A dataset is the container documents live in. Get the metadata and provider choice right up front — they shape what the agent can retrieve and how fast.

What you'll learn
  • What each dataset field controls
  • How to choose Public vs Private visibility
  • Which RAG provider to select for your use case
  • When to split content into multiple datasets

Open the dataset builder

Go to Knowledge Base in the sidebar, then click + New Dataset. The form has four fields. Each is required.

Fill the dataset fields

  1. 1

    Name

    Short, descriptive, lowercase-friendly. Examples: "support-faqs", "hr-policies-2026", "product-spec-v3". The name appears in agent attach pickers and in logs.
  2. 2

    Description

    One sentence on what's inside and who maintains it. This is what teammates see when they attach the dataset to an agent.
  3. 3

    Visibility

    Private — only the creator and admins can attach or edit. Public — any workspace member can attach to their agents. Start Private; promote to Public once the content is reviewed.
  4. 4

    RAG provider

    Pick the vector store and embedding model. Each provider is a paired choice: where vectors are stored plus which model embeds them. Defaults are fine for most teams; see Embeddings & providers for the tradeoffs.

Save and provision

Click Create. Dezifi provisions the underlying index against your chosen provider — this is instant for managed providers and may take a minute for self-hosted ones. You land on the dataset detail page, empty, ready for uploads.

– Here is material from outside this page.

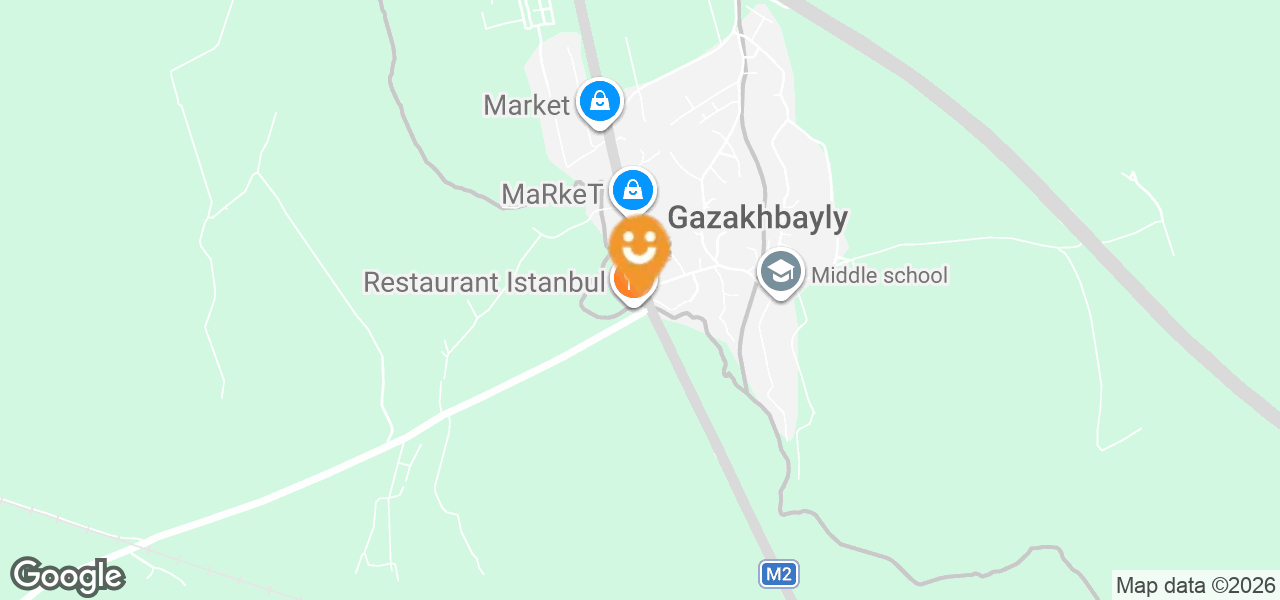 İstambul (Qazax)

When to split into multiple datasets

  1. 1

    Different topics

    Support FAQs and HR policies don't belong together — keep retrieval focused.
  2. 2

    Different freshness

    A daily-rotated dataset and an annual one should be separate so re-indexing one doesn't touch the other.
  3. 3

    Different access

    If only some agents should see certain content, isolate it in its own dataset and control attachment.

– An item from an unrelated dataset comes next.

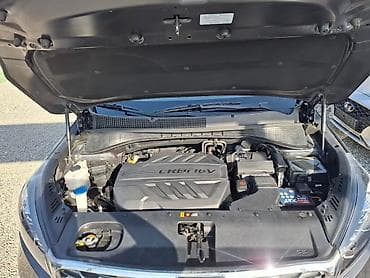 kia 5: Kia Sorento: 2019 г., 2 л, Автомат, Дизель, Кроссовер — 7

Frequently asked questions

Can I rename a dataset later?
Yes. Description and visibility are editable from the dataset detail page. The slug behind the scenes stays stable, so references from agents don't break.
Can I change the RAG provider after creating the dataset?
No. Provider choice is locked at creation because it determines how documents are embedded and stored. To switch, create a new dataset with the desired provider and re-upload.
How many datasets can a workspace have?
There is no hard limit. Most teams end up with five to twenty — one per topic or content owner. Splitting is cheap; over-merging hurts retrieval quality.